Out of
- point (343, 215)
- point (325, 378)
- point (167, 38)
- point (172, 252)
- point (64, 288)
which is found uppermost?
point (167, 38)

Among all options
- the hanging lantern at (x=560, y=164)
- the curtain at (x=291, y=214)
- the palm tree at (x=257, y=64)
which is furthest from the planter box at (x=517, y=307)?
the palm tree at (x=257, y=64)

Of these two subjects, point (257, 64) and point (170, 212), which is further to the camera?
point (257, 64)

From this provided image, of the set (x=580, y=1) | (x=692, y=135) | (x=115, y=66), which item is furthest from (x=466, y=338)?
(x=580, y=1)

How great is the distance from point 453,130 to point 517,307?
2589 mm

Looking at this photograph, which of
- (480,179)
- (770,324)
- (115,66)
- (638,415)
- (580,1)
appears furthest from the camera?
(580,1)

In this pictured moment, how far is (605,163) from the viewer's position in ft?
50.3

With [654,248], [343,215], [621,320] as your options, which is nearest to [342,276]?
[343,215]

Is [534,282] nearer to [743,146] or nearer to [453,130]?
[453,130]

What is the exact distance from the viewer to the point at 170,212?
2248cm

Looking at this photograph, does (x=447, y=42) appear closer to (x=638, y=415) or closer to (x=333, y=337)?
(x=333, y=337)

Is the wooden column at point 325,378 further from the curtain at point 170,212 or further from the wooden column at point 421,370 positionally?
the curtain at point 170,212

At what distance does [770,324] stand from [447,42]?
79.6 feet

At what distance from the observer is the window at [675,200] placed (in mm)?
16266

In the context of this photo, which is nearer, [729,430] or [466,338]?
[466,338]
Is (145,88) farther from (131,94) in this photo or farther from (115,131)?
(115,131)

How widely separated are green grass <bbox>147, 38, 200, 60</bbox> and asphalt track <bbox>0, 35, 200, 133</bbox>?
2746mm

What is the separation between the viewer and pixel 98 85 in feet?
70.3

▬▬▬▬▬▬

TASK DESCRIPTION: Copy the listing again, starting at the line that contains "Is (145,88) farther" and continuing through the end of the listing, with every request kept as is. Shift each number in the answers, both coordinates and distances, up by 44.

OUTPUT BELOW:
Is (145,88) farther from (131,94) in this photo or farther from (115,131)?
(159,175)

How widely separated are green grass <bbox>147, 38, 200, 60</bbox> and asphalt track <bbox>0, 35, 200, 133</bbox>?
2790mm

What is the separation between the viewer and pixel 98 85 in feet?
114.3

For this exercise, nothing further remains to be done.